Stored records
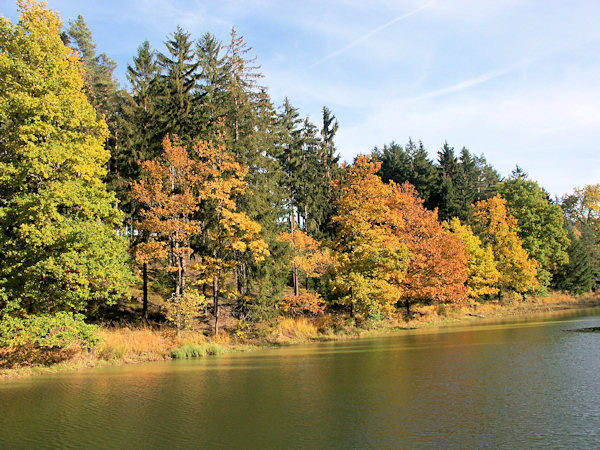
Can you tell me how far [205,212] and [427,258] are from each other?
2088cm

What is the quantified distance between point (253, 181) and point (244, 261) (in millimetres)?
6165

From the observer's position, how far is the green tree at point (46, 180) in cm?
1856

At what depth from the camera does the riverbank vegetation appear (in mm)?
19109

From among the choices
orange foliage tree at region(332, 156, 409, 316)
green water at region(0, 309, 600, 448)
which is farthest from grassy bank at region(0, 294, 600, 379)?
orange foliage tree at region(332, 156, 409, 316)

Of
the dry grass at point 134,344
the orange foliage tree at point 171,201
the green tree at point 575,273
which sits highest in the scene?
the orange foliage tree at point 171,201

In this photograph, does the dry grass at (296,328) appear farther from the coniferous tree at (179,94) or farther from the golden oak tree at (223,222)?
the coniferous tree at (179,94)

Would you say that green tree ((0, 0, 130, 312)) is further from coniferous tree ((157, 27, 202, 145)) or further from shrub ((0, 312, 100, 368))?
coniferous tree ((157, 27, 202, 145))

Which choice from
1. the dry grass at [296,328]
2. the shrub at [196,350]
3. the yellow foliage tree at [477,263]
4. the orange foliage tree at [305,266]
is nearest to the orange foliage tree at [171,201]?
the shrub at [196,350]

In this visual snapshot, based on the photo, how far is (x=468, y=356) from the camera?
18.4 metres

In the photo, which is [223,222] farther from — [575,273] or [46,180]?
[575,273]

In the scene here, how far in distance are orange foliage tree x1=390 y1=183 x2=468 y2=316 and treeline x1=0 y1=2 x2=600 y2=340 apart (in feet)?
0.51

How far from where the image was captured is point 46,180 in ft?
65.8

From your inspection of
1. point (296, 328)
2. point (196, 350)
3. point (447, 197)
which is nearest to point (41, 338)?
point (196, 350)

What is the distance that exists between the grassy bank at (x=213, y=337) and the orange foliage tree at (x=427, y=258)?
106 inches
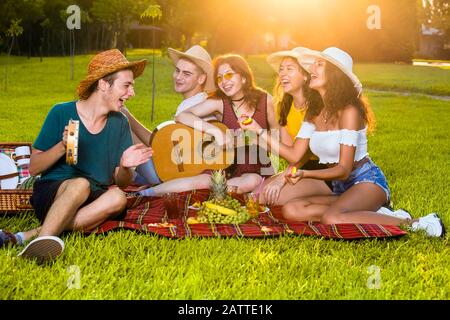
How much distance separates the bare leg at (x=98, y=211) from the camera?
5055 millimetres

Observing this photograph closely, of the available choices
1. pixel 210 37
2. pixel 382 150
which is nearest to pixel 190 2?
pixel 210 37

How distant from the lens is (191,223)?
5.61m

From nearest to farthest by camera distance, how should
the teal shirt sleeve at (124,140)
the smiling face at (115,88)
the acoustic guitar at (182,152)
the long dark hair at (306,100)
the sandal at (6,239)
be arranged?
the sandal at (6,239), the smiling face at (115,88), the teal shirt sleeve at (124,140), the long dark hair at (306,100), the acoustic guitar at (182,152)

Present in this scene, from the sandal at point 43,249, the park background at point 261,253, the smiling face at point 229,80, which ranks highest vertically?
the smiling face at point 229,80

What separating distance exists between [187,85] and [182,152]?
2.34ft

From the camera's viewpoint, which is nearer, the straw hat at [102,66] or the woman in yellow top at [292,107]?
the straw hat at [102,66]

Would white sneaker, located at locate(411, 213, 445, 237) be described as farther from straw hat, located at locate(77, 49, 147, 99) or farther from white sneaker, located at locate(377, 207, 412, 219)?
straw hat, located at locate(77, 49, 147, 99)

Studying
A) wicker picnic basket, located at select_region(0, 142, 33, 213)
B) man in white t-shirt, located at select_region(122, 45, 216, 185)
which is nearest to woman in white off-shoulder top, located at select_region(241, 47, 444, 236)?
man in white t-shirt, located at select_region(122, 45, 216, 185)

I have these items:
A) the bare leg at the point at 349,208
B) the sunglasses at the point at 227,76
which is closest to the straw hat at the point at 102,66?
the sunglasses at the point at 227,76

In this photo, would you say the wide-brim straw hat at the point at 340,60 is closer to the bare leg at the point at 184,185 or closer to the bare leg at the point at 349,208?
the bare leg at the point at 349,208

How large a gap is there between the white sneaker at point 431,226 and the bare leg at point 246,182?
5.43 ft

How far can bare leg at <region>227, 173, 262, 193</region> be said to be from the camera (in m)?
6.61

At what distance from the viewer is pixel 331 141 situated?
227 inches
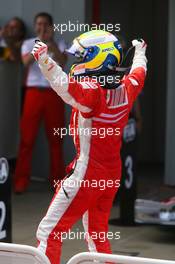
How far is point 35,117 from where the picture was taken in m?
9.87

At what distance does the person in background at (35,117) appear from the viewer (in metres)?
9.81

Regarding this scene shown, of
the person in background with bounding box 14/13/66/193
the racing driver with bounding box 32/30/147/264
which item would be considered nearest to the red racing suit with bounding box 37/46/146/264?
the racing driver with bounding box 32/30/147/264

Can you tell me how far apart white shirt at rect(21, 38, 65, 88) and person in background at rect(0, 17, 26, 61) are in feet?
1.37

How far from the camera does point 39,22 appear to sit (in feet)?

Request:
Repeat exactly the lines from the one containing "I have these" to the last line of the records above, including both, and leave out any pictures.

Response to the exercise:
I have these items:
A) the bare leg at the point at 349,208
B) the sunglasses at the point at 227,76
which is closest to the straw hat at the point at 102,66?
the sunglasses at the point at 227,76

In this photo, would you say the wide-brim straw hat at the point at 340,60 is closer to the bare leg at the point at 184,185 or closer to the bare leg at the point at 349,208?
the bare leg at the point at 349,208

How large a gap is there between the white sneaker at point 431,226 and the bare leg at point 246,182?
5.43 ft

How far can bare leg at <region>227, 173, 262, 193</region> be said to be from the camera (in m)?
6.61

At what distance from the viewer is pixel 331 141 situated?
227 inches
How far is point 35,117 from where the picture was taken in m?
9.87

At what distance does the person in background at (35,117) appear from the viewer (in metres)?
9.81

Regarding this scene shown, of
the person in background with bounding box 14/13/66/193
the racing driver with bounding box 32/30/147/264
which item would be considered nearest to the red racing suit with bounding box 37/46/146/264?
the racing driver with bounding box 32/30/147/264

Can you tell me how far apart white shirt at rect(21, 38, 65, 88) and person in background at rect(0, 17, 26, 61) are in feet?
1.37

How far from the camera does point 39,22 appear to sit (in feet)?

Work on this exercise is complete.